WHAT NEEDS TO BE DONE>
An exact repetition of the data below, without images, is the expected answer.

GIVEN MATERIAL>
________
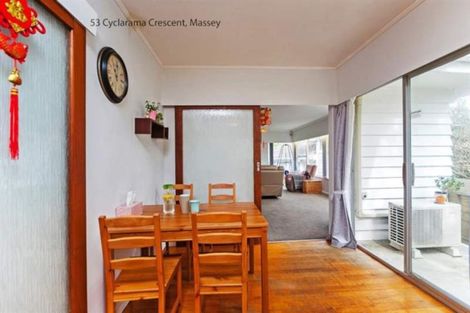 Photo of property in 53 Cyclarama Crescent, Massey, Auckland, 0614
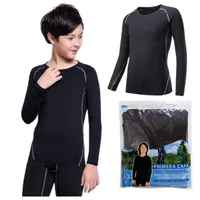 Polera Camiseta Primera Capa Térmica Niño Juvenil Invierno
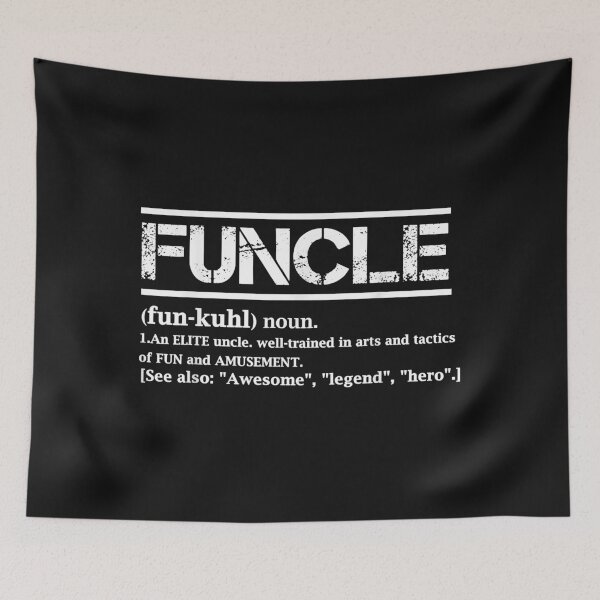 Item preview, Mens Cool Uncle Gift Uncle B-day Present Funcle Definition Uncle designed and sold by Joni23414.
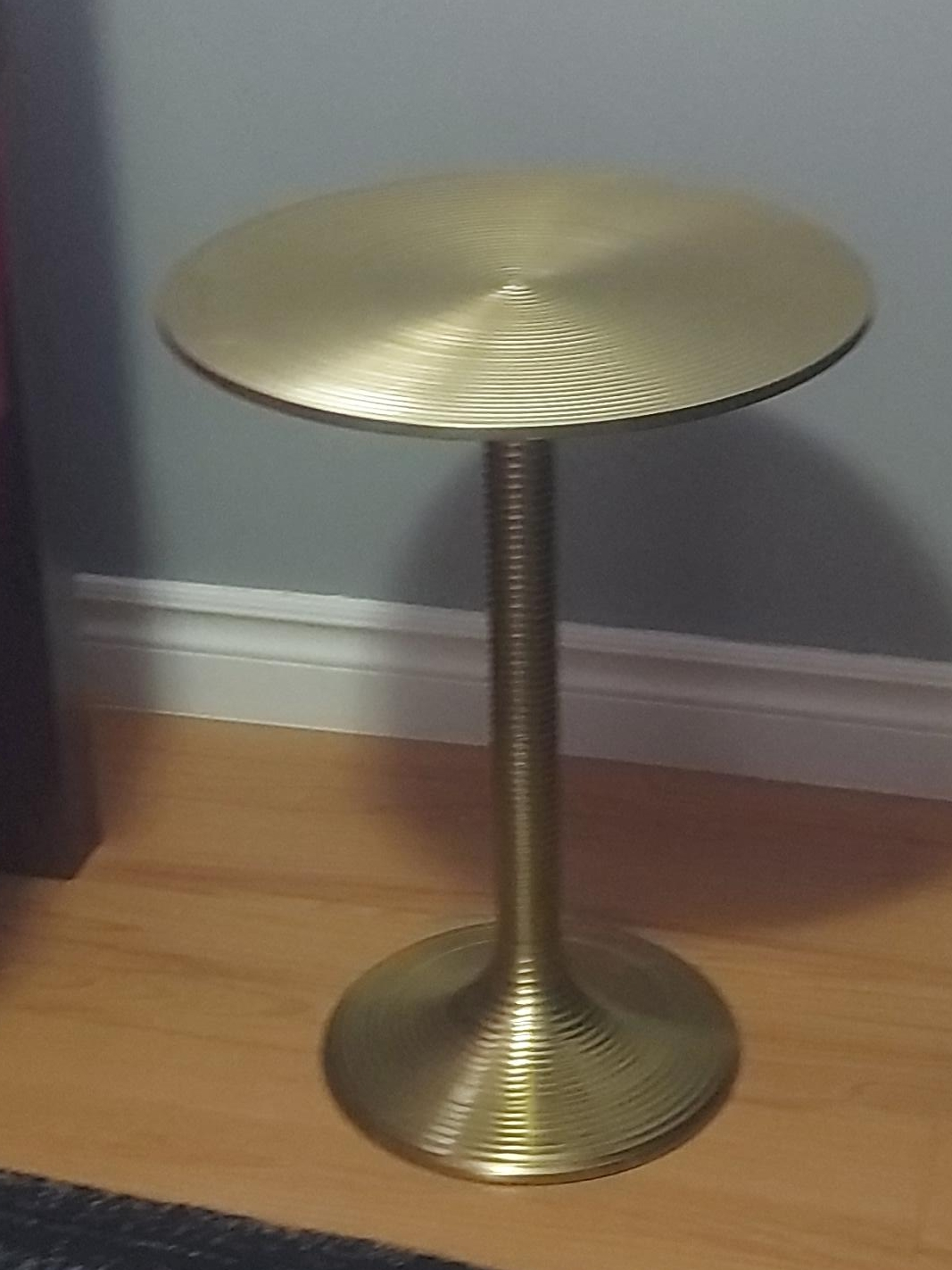 Gold Metal Accent Table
________
THE ANSWER>
 Photo of property in 53 Cyclarama Crescent, Massey, Auckland, 0614
 Polera Camiseta Primera Capa Térmica Niño Juvenil Invierno
 Item preview, Mens Cool Uncle Gift Uncle B-day Present Funcle Definition Uncle designed and sold by Joni23414.
 Gold Metal Accent Table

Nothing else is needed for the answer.